Your goal: Without any pictures, restate the full set of records below exactly.

Records supplied:

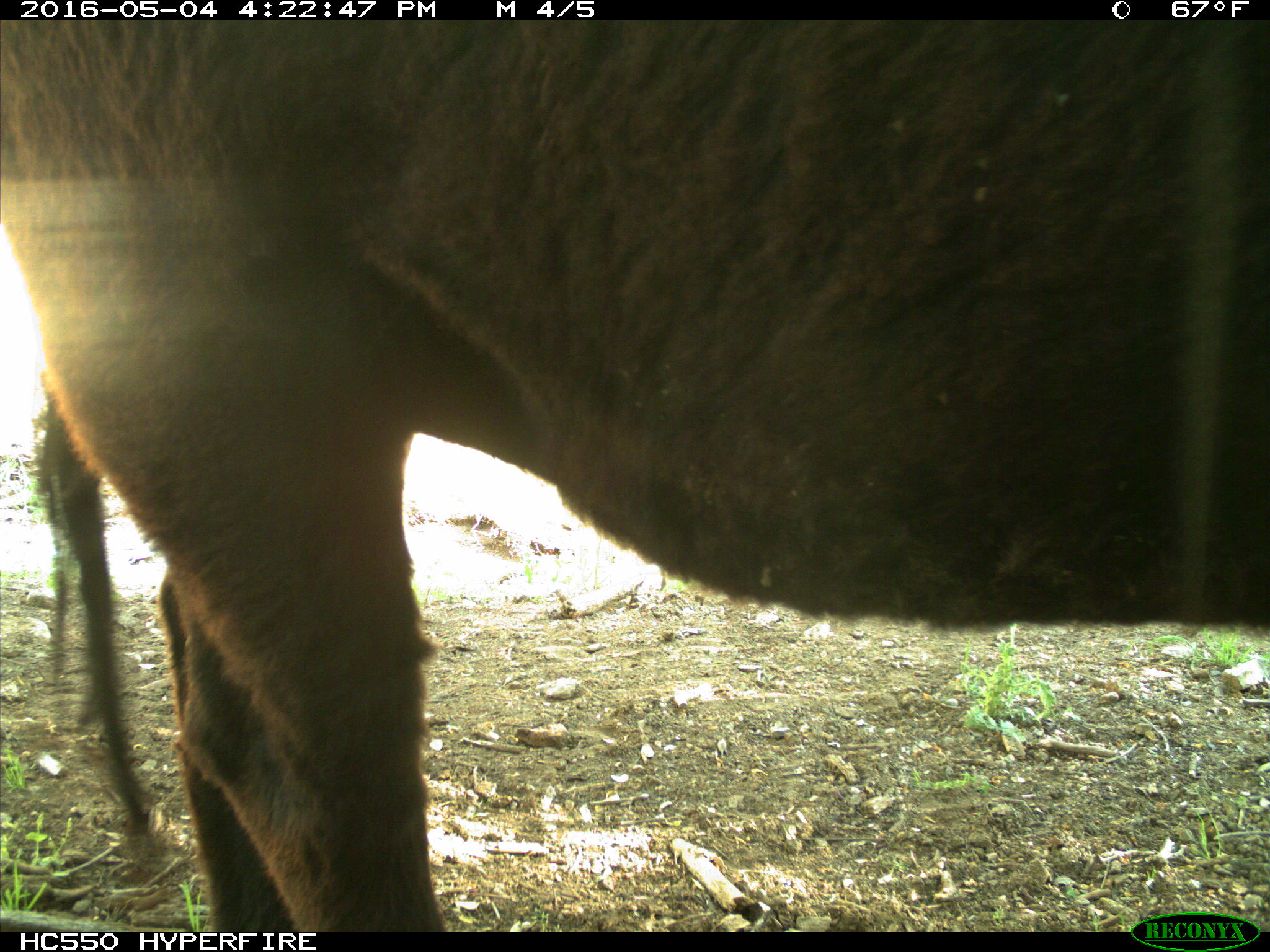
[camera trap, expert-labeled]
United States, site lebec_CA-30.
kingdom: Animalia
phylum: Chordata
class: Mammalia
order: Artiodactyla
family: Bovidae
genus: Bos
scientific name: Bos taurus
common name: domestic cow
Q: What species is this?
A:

Reply to the exercise:
[camera trap, expert-labeled]
United States, site lebec_CA-30.
kingdom: Animalia
phylum: Chordata
class: Mammalia
order: Artiodactyla
family: Bovidae
genus: Bos
scientific name: Bos taurus
common name: domestic cow
Q: What species is this?
A:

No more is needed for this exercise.